▶ [What you should do]: Every record has to be written out exactly, with no line missing.

▶ [Material provided]:
-----

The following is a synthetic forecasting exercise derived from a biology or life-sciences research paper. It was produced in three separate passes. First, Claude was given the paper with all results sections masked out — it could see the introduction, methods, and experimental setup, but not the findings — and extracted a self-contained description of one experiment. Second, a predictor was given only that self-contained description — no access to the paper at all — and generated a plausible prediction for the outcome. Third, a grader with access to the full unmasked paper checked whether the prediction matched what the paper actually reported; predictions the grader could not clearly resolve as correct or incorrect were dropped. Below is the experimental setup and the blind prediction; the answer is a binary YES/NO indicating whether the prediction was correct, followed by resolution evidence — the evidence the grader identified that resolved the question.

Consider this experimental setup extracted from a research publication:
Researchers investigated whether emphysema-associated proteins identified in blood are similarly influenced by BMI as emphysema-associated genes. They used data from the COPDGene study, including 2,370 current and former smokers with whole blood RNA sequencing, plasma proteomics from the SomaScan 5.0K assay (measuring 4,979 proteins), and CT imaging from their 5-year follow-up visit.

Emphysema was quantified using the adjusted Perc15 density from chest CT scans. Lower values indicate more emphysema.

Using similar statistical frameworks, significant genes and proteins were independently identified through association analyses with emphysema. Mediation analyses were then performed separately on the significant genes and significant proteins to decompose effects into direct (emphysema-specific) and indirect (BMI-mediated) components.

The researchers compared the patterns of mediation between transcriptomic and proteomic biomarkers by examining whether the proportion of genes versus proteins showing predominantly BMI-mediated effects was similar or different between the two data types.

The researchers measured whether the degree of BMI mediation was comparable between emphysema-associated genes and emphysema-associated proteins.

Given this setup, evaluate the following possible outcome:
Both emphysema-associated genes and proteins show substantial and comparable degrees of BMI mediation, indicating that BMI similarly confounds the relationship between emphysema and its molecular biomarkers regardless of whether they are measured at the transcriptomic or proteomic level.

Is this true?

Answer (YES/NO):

-----

▶ [Response to this exercise]:
The following is a synthetic forecasting exercise derived from a biology or life-sciences research paper. It was produced in three separate passes. First, Claude was given the paper with all results sections masked out — it could see the introduction, methods, and experimental setup, but not the findings — and extracted a self-contained description of one experiment. Second, a predictor was given only that self-contained description — no access to the paper at all — and generated a plausible prediction for the outcome. Third, a grader with access to the full unmasked paper checked whether the prediction matched what the paper actually reported; predictions the grader could not clearly resolve as correct or incorrect were dropped. Below is the experimental setup and the blind prediction; the answer is a binary YES/NO indicating whether the prediction was correct, followed by resolution evidence — the evidence the grader identified that resolved the question.

Consider this experimental setup extracted from a research publication:
Researchers investigated whether emphysema-associated proteins identified in blood are similarly influenced by BMI as emphysema-associated genes. They used data from the COPDGene study, including 2,370 current and former smokers with whole blood RNA sequencing, plasma proteomics from the SomaScan 5.0K assay (measuring 4,979 proteins), and CT imaging from their 5-year follow-up visit.

Emphysema was quantified using the adjusted Perc15 density from chest CT scans. Lower values indicate more emphysema.

Using similar statistical frameworks, significant genes and proteins were independently identified through association analyses with emphysema. Mediation analyses were then performed separately on the significant genes and significant proteins to decompose effects into direct (emphysema-specific) and indirect (BMI-mediated) components.

The researchers compared the patterns of mediation between transcriptomic and proteomic biomarkers by examining whether the proportion of genes versus proteins showing predominantly BMI-mediated effects was similar or different between the two data types.

The researchers measured whether the degree of BMI mediation was comparable between emphysema-associated genes and emphysema-associated proteins.

Given this setup, evaluate the following possible outcome:
Both emphysema-associated genes and proteins show substantial and comparable degrees of BMI mediation, indicating that BMI similarly confounds the relationship between emphysema and its molecular biomarkers regardless of whether they are measured at the transcriptomic or proteomic level.

Is this true?

Answer (YES/NO):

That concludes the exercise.